Wetting the Dresses "Rosemary and Purity wet each others dresses in the dungeon"
Rosemary, in a 100% cotton, lace-up medieval wench dress, and Purity, in a lovely 1980s-style long blue number, spend a pleasant afternoon in the dungeon pouring water over each other's outfits. They start with pint glasses, but once those are used up, they graduate to pouring full buckets over each other.
The pourings are decided by playing scissors-paper-stone, and with each round the loser sits unresisting and allows her opponent to pour wherever she likes. Laps are filled, water goes down the fronts of their dresses, later on they stand leaning over their chairs and have full buckets poured over their backs, bottoms, and down their legs.
Both girls end up totally drenched from head to foot, their heads and hair doesn't escape the deluge either.
Potatoman-J said: Nice dresses. Did you ascertain by the wettening if either of them floated, weighed the same as a duck, or were made of wood?
Damn, we wet the wenches and then completely forgot to apply the witch tests. I suppose that means we're going to have to get them back and soak them again?
wetmana said: wow great dressing , good dowsing, and wet look shine
Thanks! They really enjoyed dowsing each other with the full buckets of water, loads of fun!

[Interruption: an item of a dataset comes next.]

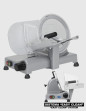 affettatrice rgv serie luxury 22 g/a professionale o domestica affettatrice rgv serie luxury 22 g/a professionale o domestica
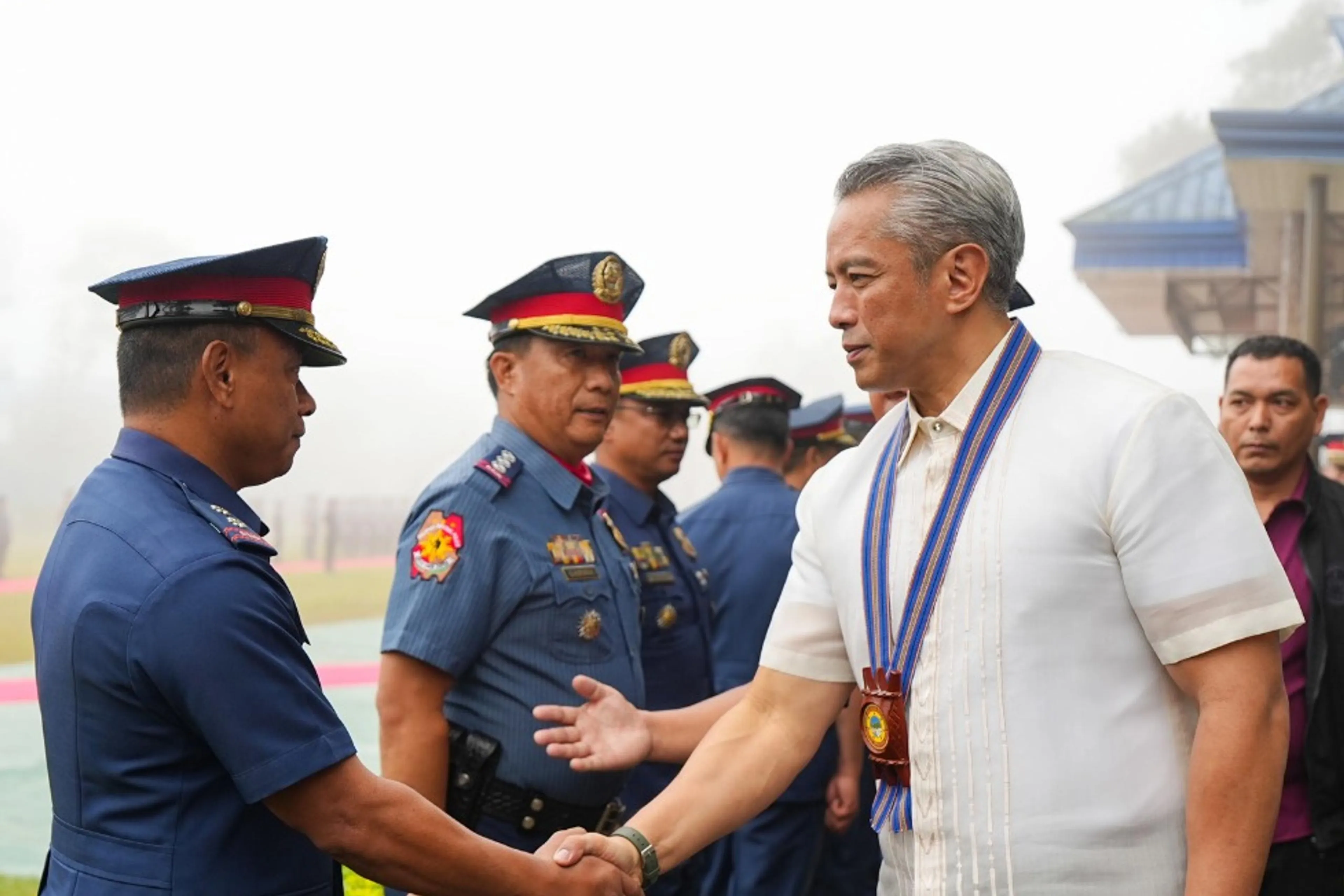 Busway serye: DILG says no instructions given to PNP to violate busway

Know what you mean about the shine, and both of these dresses displayed it beautifully, especially the pure cotton one that Rosemary is wearing.
Do you (or anyone else reading) have any opinions on transparent slime, as opposed to water, for wetting clothes with? We recently did a custom scene where the customer asked for transparent slime so we ordered some (first time we'd played with it) and used it the custom and another scene. It acted kind of like "thicker water" and really made the girls' clothes shine beautifully. Tempted to do some more, and wondering if the result would count as wetlook, or is it definitely messy because it's still a form of gunge?